Okay, I got the pictures and the mark on the back of your seahorse’s head is very obvious. But when I tried to enlarge the pictures to get a closer look they quickly became pixelated and I couldn’t make out any detail. I couldn’t tell if there is any scarring or lesion where the white marking is or whether it’s fuzzy and upraised or smooth and flush with the rest of the skin or sunken in.
As near as I can tell, the white marking on the back of your SunFire’s head appears to be a natural marking that has become irritated for one reason or another. Your seahorse has beautiful markings with a series of regular white blotches and saddles along its back and tail, and the white marking on its head appears to be a part of the SunFire’s natural color pattern, which has developed a problem. There could be a bit of an ammonia burn there or it could be the site of a localized infection (a bacterial or fungal lesion) or the irritation could be from ectoparasites, with excess mucus sloughing off as a result.
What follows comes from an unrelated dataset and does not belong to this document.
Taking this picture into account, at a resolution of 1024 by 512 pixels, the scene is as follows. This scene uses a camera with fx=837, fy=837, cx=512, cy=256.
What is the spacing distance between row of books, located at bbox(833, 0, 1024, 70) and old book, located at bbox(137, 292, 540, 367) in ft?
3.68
The pictures aren’t clear enough to rule any of those out.
I think treatment with methylene blue is still your best option, Nick. Methylene blue should be available at most any local fish store, so I’m sure you won’t have any trouble finding it. If you can’t get the Kordon brand of methylene blue, just pick up whatever brand is available at your LFS and follow the instructions on the label or package.
If the methylene blue does not resolve this problem, we will try a regimen of antibiotic therapy in conjunction with a series of formalin baths, so for a backup medication you may want to pick up some formalin and some antibiotics when you are getting the methylene blue. Even if you don’t need them for your SunFire right now, those are good medications for a seahorse keeper to have on hand in your fish room medicine cabinet.
The antibiotics that are most useful for the seahorse keeper are kanamycin, nifurpirinol (brand name Furanase) and neomycin sulfate. They can all be used together at the same time to even greater affect, so it’s a good idea to to pick up all of them if you can. If they’re not available at your LFS, you can find them all online.
If the irritation and scratching persists and we determine external parasites are the likely cause, then it may be time to consider treating your main tank with hyposalinity, but given the soft corals and invertebrates you have, it would need to be a modified form of Osmotic Shock Therapy (OST). I will provide you with complete instructions if and when the time comes to consider that treatment alternative, Nick.
In the meantime, work on getting your ammonia and nitrite levels back down to zero and begin treating your SunFire with methylene blue as soon as possible. Please keep me updated and let me know if the methylene blue is having the desired effect or not.
Best of luck with your new seahorses, Nick!